:: Input data ::
⁂

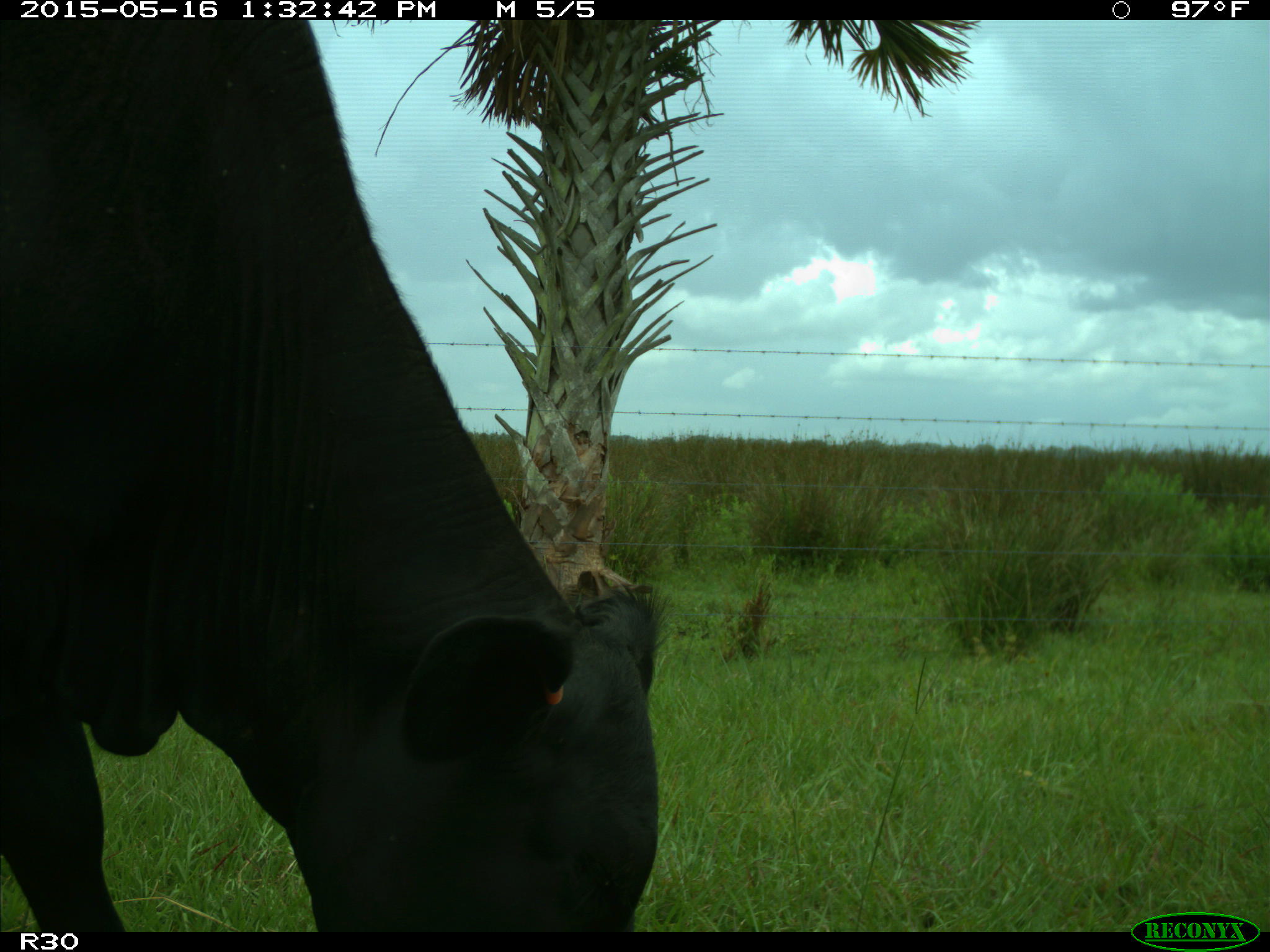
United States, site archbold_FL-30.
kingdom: Animalia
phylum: Chordata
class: Mammalia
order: Artiodactyla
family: Bovidae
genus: Bos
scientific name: Bos taurus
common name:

⁂

:: Work request ::
Please print every record above exactly, but leave the pictures out.

:: Response below ::
United States, site archbold_FL-30.
kingdom: Animalia
phylum: Chordata
class: Mammalia
order: Artiodactyla
family: Bovidae
genus: Bos
scientific name: Bos taurus
common name:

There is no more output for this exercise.